Animal House — Starting with the fact that I was 14 and persuaded my mom to bring me to the theater to gain “parent or guardian” access, to me National Lampoon’s Animal House is the world’s overall #1/#1 draft pick formative humor item of “pre-driver’s license” adolescence. Preppy fashions, fraternal pimpovers, Greek Council pressure: all of it was waiting to be lived for real, at a Large Midwestern University. This and the Caddyshack scripts inform many phrases my friends and I still use daily. “Everybody thought the Stork was brain-damaged.” The Stork was National Lampoon editor Doug Kenney, who wrote and produced Animal House and Caddyshack before his untimely demise at 33.

Caddyshack — The most over-quoted comedy of my lifetime, Caddyshack is now more than 40 years old. Harold Ramis, Doug Kenney, and Brian Doyle Murray (who had actually caddied at Indian Hill Club in Winnetka) fashioned something like a class-conscious Marx Brothers script, and it delivers fresh laughs every time. Judge Smails, Al Czervik, Ty Webb, Carl Spackler, Danny Noonan, The Bishop, Spaulding, Dr. Beeper, Mrs. Haverkamp — even the Gopher — each character has something previously under-observed going for him. Something my friends and I must immediately share with one another.
The movie also features the worst dramatic subplot of all time: Has young Danny knocked up Maggie, the Irish waitress? (Spoiler: who the fuck cares?) I could go on for days, but gotta stop here. As the bishop said, “I’m just a man!” …”Then you don’t get no Coke!”

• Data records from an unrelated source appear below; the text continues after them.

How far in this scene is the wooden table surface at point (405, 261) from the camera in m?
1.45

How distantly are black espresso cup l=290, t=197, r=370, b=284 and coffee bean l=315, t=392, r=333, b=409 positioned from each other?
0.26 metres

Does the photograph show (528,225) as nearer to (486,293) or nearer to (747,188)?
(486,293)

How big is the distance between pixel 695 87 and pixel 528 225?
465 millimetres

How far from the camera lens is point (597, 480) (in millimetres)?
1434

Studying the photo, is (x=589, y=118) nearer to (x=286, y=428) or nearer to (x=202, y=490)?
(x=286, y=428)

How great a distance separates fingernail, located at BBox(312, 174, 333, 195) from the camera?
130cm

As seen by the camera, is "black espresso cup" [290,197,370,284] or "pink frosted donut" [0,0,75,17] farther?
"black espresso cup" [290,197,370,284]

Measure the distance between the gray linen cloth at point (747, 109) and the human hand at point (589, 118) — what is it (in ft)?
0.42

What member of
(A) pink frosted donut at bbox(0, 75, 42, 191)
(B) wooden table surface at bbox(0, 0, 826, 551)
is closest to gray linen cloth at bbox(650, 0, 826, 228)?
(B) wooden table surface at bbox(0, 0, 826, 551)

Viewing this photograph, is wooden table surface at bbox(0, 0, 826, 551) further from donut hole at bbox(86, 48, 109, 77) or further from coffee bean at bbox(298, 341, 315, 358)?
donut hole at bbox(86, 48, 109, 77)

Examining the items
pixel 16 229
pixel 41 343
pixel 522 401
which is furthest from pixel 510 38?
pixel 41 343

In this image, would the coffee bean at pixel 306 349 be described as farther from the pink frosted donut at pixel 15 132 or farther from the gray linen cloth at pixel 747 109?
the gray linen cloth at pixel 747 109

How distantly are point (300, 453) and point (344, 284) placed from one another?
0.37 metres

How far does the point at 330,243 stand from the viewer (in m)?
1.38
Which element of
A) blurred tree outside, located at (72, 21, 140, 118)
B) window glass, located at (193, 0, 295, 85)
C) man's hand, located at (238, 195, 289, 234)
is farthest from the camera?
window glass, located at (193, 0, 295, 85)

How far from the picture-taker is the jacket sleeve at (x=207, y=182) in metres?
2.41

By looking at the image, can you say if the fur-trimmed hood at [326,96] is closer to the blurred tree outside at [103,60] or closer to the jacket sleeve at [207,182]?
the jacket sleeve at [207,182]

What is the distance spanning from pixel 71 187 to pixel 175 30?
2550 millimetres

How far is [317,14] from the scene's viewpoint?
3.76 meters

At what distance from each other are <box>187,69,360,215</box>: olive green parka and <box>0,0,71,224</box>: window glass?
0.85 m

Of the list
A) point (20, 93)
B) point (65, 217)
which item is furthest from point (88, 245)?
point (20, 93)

Harold Ramis: Stripes, Ghostbusters & Groundhog Day — Ramis pulled off a rare combination as writer, performer and director, and he was consistently funny in all three roles. He was Russell Ziskey in Stripes, Egon Spengler in Ghostbusters and the creative force behind Caddyshack, Vacation and Groundhog Day. What stuck with me was his balance. The straight man who still nudged the absurd forward. His characters never chased the joke, they let it come to them. That restraint, paired with sharp writing, made everything land harder.
And Groundhog Day (1993) is an all-time classic. I had forgotten how much I enjoy the young married couple who think Phil Connors is the cats’ pajamas. It’s sweet and absolutely brilliant, and I will probably watch it again tonight. (He says, un-ironically.)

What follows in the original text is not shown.